Participants were categorized by competitive levels (local, provincial, national), sports discipline (boxing, sanda, taekwondo wrestling, judo), whether their coach guided their WL processes (yes/no), attitude toward impact of WL on health (no impact, detrimental, beneficial), attitude toward impact of WL on performance (no impact, detrimental, beneficial), attitude toward impact of WL on fairness (no impact, leads to unfair competition, unsure), and whether athletes were classified as having an ED (yes/no).

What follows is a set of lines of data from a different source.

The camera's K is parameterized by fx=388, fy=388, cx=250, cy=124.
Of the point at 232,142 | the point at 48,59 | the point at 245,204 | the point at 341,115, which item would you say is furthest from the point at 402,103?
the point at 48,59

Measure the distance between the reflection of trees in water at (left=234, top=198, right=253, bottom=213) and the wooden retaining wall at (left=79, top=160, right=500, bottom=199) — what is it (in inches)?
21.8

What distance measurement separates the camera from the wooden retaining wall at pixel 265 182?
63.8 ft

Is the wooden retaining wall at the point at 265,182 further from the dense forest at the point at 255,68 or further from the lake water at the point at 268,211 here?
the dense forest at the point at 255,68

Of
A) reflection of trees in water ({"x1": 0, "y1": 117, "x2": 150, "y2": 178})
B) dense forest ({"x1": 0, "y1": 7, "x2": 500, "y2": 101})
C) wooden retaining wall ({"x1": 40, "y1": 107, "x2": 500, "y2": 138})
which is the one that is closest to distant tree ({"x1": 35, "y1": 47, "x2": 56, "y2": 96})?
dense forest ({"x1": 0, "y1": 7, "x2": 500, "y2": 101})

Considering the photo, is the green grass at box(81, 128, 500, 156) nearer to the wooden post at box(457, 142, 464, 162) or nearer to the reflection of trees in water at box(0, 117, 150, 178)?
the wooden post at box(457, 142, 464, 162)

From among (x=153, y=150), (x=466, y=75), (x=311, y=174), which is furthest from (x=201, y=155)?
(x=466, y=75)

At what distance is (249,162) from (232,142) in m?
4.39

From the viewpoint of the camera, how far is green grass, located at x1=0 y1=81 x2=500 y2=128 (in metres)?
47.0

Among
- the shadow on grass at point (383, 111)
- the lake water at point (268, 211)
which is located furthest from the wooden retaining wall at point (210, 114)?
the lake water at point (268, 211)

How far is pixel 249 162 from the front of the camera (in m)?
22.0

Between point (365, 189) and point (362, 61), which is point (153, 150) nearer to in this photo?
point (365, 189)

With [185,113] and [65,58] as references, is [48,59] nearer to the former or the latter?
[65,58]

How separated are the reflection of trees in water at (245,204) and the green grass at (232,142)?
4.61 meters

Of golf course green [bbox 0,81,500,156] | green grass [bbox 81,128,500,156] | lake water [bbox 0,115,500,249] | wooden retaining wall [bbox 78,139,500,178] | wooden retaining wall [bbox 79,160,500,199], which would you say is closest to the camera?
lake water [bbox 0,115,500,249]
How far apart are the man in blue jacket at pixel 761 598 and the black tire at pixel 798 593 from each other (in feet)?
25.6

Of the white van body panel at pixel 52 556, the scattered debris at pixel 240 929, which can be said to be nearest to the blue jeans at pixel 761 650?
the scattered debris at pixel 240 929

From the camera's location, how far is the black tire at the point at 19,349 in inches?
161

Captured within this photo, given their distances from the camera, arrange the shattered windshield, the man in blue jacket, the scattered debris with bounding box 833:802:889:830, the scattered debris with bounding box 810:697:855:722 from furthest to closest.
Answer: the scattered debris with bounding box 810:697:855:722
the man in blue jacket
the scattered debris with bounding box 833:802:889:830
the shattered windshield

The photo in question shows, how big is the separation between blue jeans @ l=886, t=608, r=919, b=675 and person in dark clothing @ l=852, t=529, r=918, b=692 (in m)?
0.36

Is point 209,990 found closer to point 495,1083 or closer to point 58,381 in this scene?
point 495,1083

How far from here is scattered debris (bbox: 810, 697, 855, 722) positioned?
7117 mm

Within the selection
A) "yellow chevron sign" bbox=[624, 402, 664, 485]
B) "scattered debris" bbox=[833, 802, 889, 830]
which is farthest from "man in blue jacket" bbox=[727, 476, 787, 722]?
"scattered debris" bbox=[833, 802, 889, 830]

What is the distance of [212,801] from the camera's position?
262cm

In this study, only the general information, highest WL%, habitual WL%, number of WL cycles in the last year, WR% after weigh-ins, WR/WL ratio, perceptions of the impact of WL, WR% after competitions, age began WL, global ED score, and ED symptom were analyzed using inferential statistics, as these variables are most directly related to our primary research questions and exhibit logical relationships. The frequencies of responses indicating ‘always’ and ‘sometimes’ for WL methods were combined to describe the participants’ primary WL methods, as both represent current use. The formulas used to calculate WL experience, WR% after competition, WR/WL ratio, and influence score were consistent with those employed in the study by Zhong et al. (7).
3 Results
The general information of the participants is presented in Table 1. Significant differences were only observed in age began training in current sport between participants who engaged in WL and those who never engaged in WL (p = 0.002, r = 0.138). Overall, 57% of participants (n = 301) reported intentionally engaging in WL for competition, and 69% (n = 361) indicated that they had not changed their weight category within the past 2 years. Among the 285 participants who completed the EDE-Q8, 18% (n = 52) were classified as presenting ED symptoms. The results of the participants’ WL history and ED scores are presented in Table 2.
Table 2. Weight loss history (n = 301) and global eating disorder score (n = 285) of Chinese male adolescent combat sport athletes who reported engaging in weight loss practices.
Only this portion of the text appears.